┌─ Document extract

GFP_ATOMIC is a little bit aggressive especially when user daemons are
periodically reading stats. This can be avoided.

You can pre-allocate with GFP_KERNEL an array with an "approximate"
size.
then fill the array up with whatever slaves the the bond has at that
moment, num_of_slaves  can be less, equal or more than the array you
just allocated but we shouldn't care .. 

something like:
rcu_read_lock()
nslaves = bond_get_num_slaves();
rcu_read_unlock()
sarray = kcalloc(nslaves, sizeof(struct bonding_slave_dev),
GFP_KERNEL);
rcu_read_lock();
bond_fill_slaves_array(bond, sarray); // also do: dev_hold()
rcu_read_unlock();


bond_get_slaves_array_stats(sarray);

bond_put_slaves_array(sarray);


> +		if (!s) {
> +			rcu_read_unlock();
> +			bond_put_slaves(slaves);
> +			return -ENOMEM;
> +		}
> +
> +		s->ndev = slave->dev;
> +		dev_hold(s->ndev);
> +		list_add_tail(&s->list, slaves);
> +		(*num_slaves)++;
> +	}
> +
> +	rcu_read_unlock();
> +
> +	return 0;
> +}
> +
>  #define BOND_PRI_RESELECT_ALWAYS	0
>  #define BOND_PRI_RESELECT_BETTER	1
>  #define BOND_PRI_RESELECT_FAILURE	2

└─
┌─ Dataset

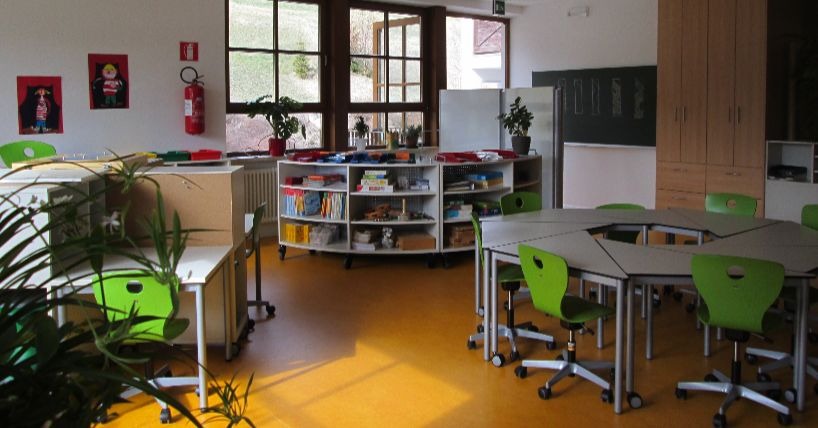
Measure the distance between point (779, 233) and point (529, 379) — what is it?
1954 mm

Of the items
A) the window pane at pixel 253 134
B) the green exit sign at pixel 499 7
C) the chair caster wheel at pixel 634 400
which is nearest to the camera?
the chair caster wheel at pixel 634 400

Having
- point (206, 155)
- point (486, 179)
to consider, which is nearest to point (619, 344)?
point (486, 179)

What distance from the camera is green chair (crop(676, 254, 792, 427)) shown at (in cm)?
360

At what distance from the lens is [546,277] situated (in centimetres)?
401

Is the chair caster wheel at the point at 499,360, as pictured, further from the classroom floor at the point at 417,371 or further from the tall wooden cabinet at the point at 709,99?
the tall wooden cabinet at the point at 709,99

└─

Short problem 1:
Translate into Spanish the sentence "GFP_ATOMIC is a little bit aggressive especially when user daemons are periodically reading stats." from the bonding driver review.
Short problem 2:
In the bonding driver review, recast the paragraph starting "You can pre-allocate with GFP_KERNEL" as a short bulleted list that keeps its main points.
Short problem 3:
List every function name beginning with "bond_" that appears in the bonding driver review.

Expected answer 1:
GFP_ATOMIC es un poco agresivo, especialmente cuando los daemons de usuario leen estadísticas periódicamente.

Expected answer 2:
- Pre-allocate an array of "approximate" size using GFP_KERNEL.
- Fill the array with whatever slaves the bond has at that moment.
- The number of slaves may be less than, equal to or more than the allocated array, and this does not matter.

Expected answer 3:
- bond_get_num_slaves
- bond_fill_slaves_array
- bond_get_slaves_array_stats
- bond_put_slaves_array
- bond_put_slaves